Kathy Reincke: firstname.lastname@example.org
Robyn Doornweerd: email@example.com
CARLSBAD, CA – With racial divisiveness rising in America’s urban, rural and suburban communities, today the W.K. Kellogg Foundation (WKKF), together with more than 130 organizations committed to the Truth, Racial Healing & Transformation (TRHT) enterprise, called for a National Day of Healing on January 17, 2017. On that day, activities by community, civic, government and corporate leaders will spur efforts to heal the wounds created by racial, ethnic and religious bias and build an equitable and just society so that all children can thrive.
“As a nation, we must come to terms with the deep divides in our communities,” said WKKF President and CEO La June Montgomery Tabron. “Our nation is crying out for healing, which can only come with a shared understanding of our collective past and a sustained effort to dismantle the structures, policies, practices and systems that divide us, and perpetuate conscious and unconscious bias.”
Ms.
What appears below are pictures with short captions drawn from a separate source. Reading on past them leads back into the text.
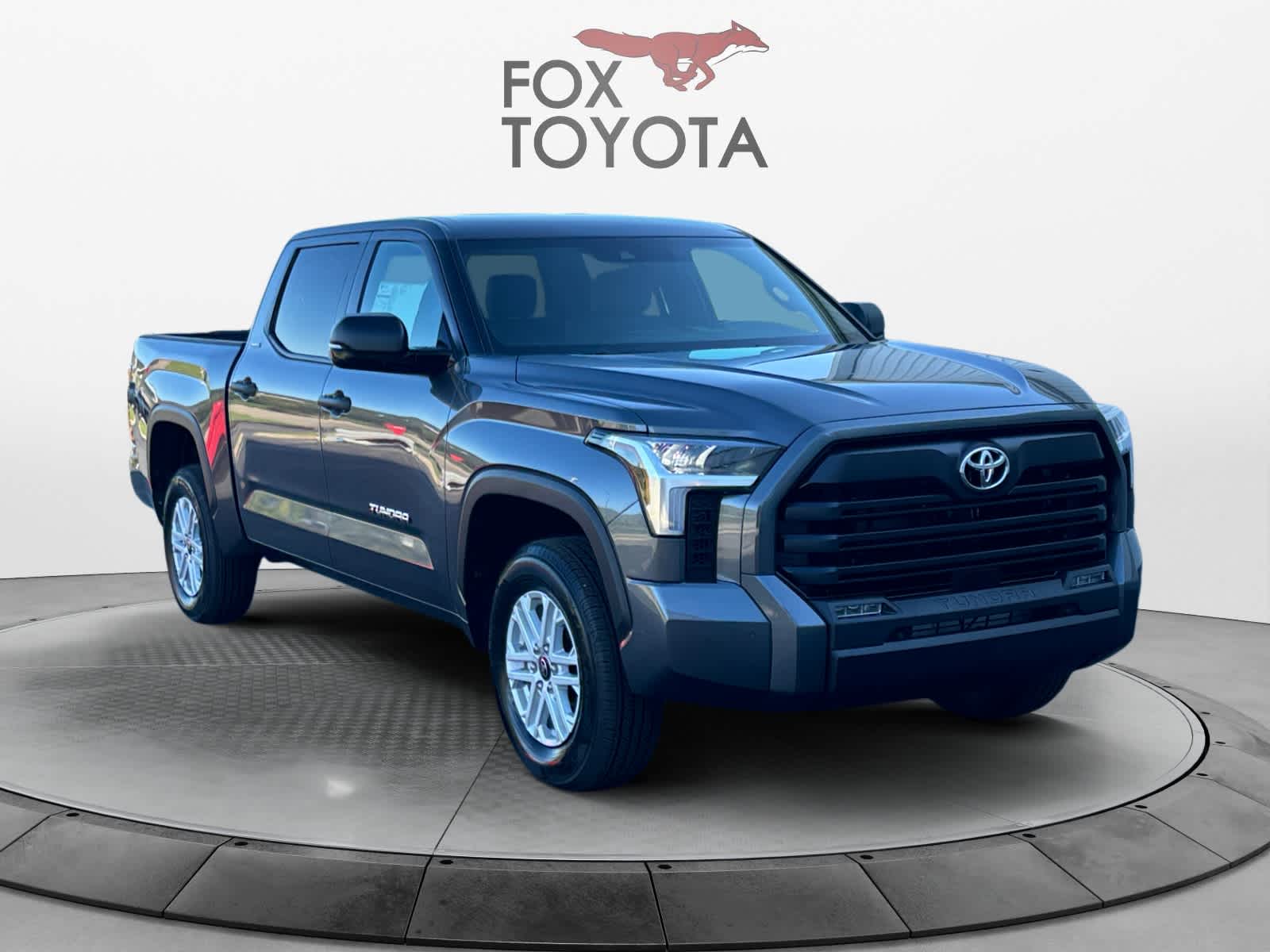 2025 Toyota Tundra SR5 CrewMax 5.5 Bed 6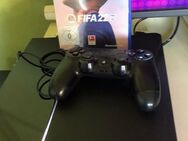 Playstation PS4 Model CUH-1116A, 500 GB FP, inkl. FIFA 22, Contoller, alle Kabel, sehr guter Zustand - Wuppertal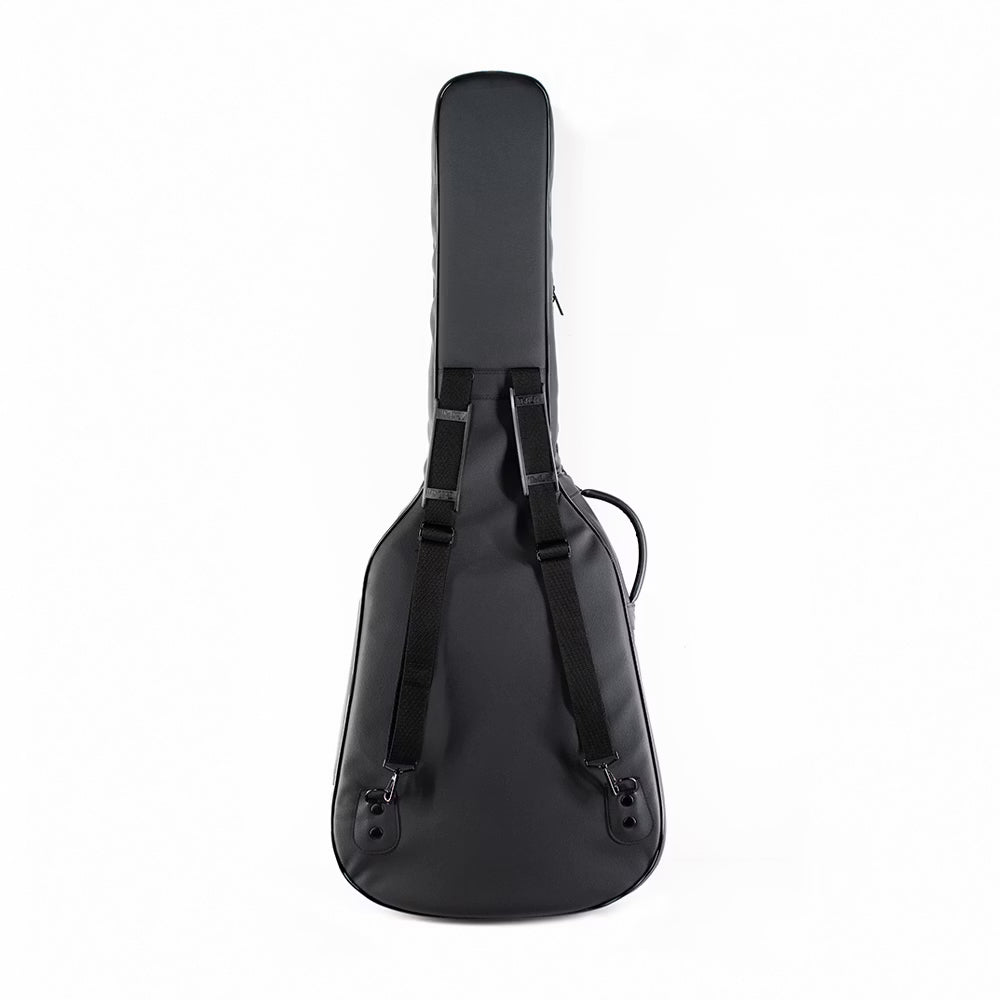 仿皮木吉他袋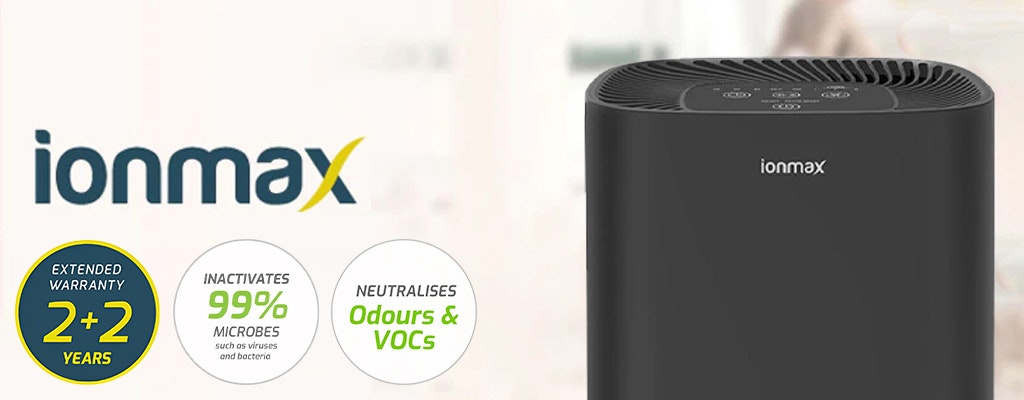 Ionmax Mobile Banner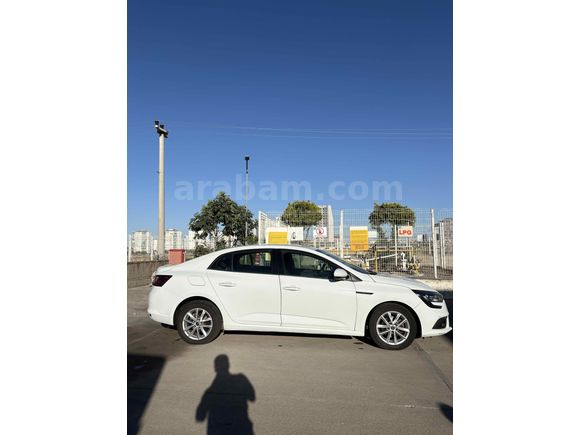 Sahibinden Renault Megane 1.5 Blue DCI Touch 2020 Model 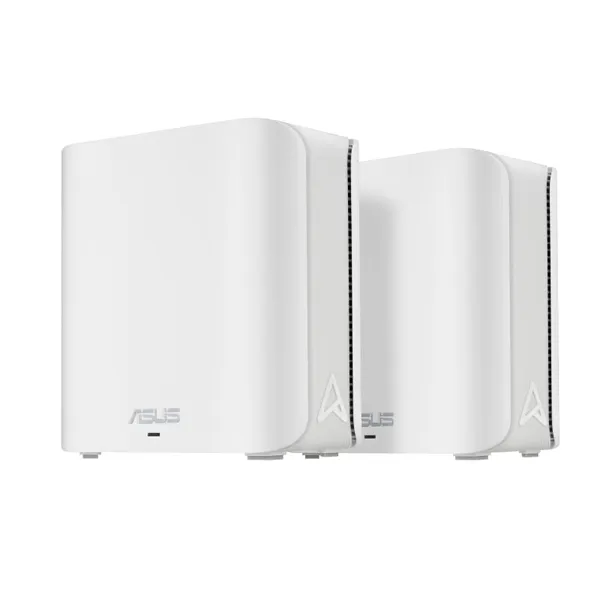 Sistem WiFi Mesh ASUS ZenWiFi BD4 White 2 unități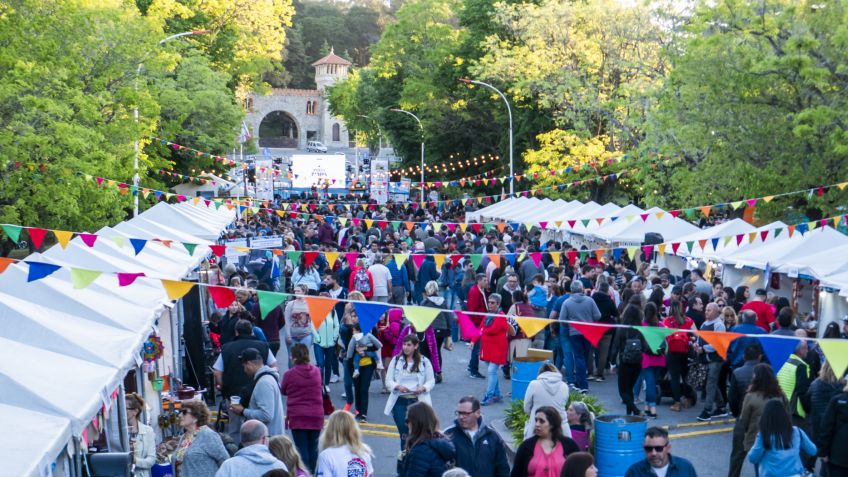 La Fiesta del Queso Tandilero ya tiene todo listo 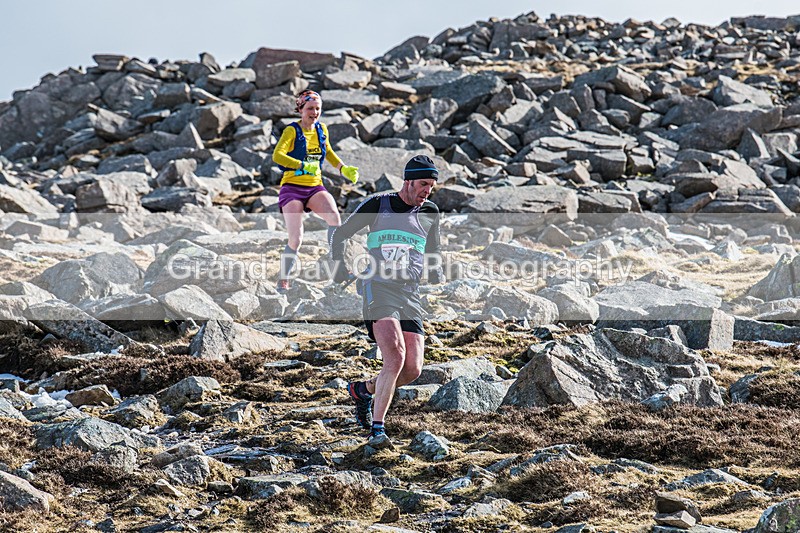 Carrock-341 - Carrock Fell Race Sunday 12th March 2023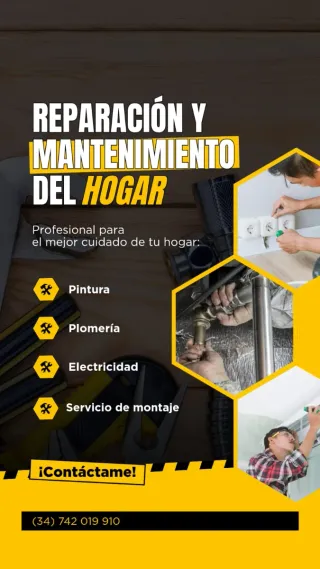 Manitas, reparaciones en general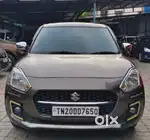 Maruti Suzuki Swift 1.2 VXI (O), 2022, Petrol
Tabron said the National Day of Healing is a response to the broad call for healing following the contentious rhetoric, hate crimes, vivid expressions of racism and stories of children crying with fear and anxiety. Calls for healing have come from both President Obama and President-elect Trump, as well as 32 states.
“We envision that government, private sector and non-profit entities will join this call for healing to kick off a year,” said Ms. Tabron. “Let us remind ourselves that we are not a nation of demolition workers trying to destroy institutions, but rather a community of creative construction workers seeking to build bridges and commonality that will ensure a more perfect union and oneness within our country.”
A National Day of Healing will kick-off a year-long effort to bring healing to different parts of this country, in follow-up to this week’s TRHT Summit, where 570 representatives from committed organizations and communities gathered in Carlsbad, California, to discuss implementation of TRHT in communities, organizations and by individuals. Underscoring the widespread reach and influence of TRHT, the community, corporate and non-profit partners have a collective network of more than 289 million Americans.
TRHT will focus on transformation in America - the nation was conceived in the constitution and built on a belief in racial hierarchy, a collective national consciousness that has dominated the educational, economic, social and legal discourse for centuries. TRHT will provide a collective commitment and long-term determination to embrace a new narrative for the nation, a belief in our common humanity.
Former Mississippi Gov. William Winter, honorary co-chair of TRHT, reiterated his support for TRHT and the National Day of Healing. In remarks at the summit, Gov. Winter said the healing day and TRHT efforts are “important from the standpoint of renewing in each of us the determination to see that the progress that we have made in terms of race relations and racial justice and racial healing is not permitted to slip backward…that will happen unless we take the responsibility to seeing to it that it does not happen. We have a huge job to do…”
In a video presentation at the summit, former Massachusetts Gov. Deval Patrick, also an honorary TRHT co-chair, said “I respect and am enthusiastic about the effort because as a nation we need a healing. I am a great believer of integration. People don’t talk about it anymore or talk that way anymore. When I talk about integration, it’s not just the legal stuff, as important as that has been over the decades, (but) living integrated lives. I think it was King (Dr. Martin Luther King, Jr.) who said, ‘We fear each other because we don’t know each other.’ Knowing each other means understanding each other.”
In the coming weeks, WKKF and TRHT collaborating organizations will offer recommendations on how communities might consider creating local activities and events for the National Day of Healing.
About the W.K. Kellogg Foundation
The W.K. Kellogg Foundation (WKKF), founded in 1930 as an independent, private foundation by breakfast cereal pioneer, Will Keith Kellogg, is among the largest philanthropic foundations in the United States. Guided by the belief that all children should have an equal opportunity to thrive, WKKF works with communities to create conditions for vulnerable children so they can realize their full potential in school, work and life.
The Kellogg Foundation is based in Battle Creek, Michigan, and works throughout the United States and internationally, as well as with sovereign tribes. Special emphasis is paid to priority places where there are high concentrations of poverty and where children face significant barriers to success. WKKF priority places in the U.S. are in Michigan, Mississippi, New Mexico and New Orleans; and internationally, are in Mexico and Haiti.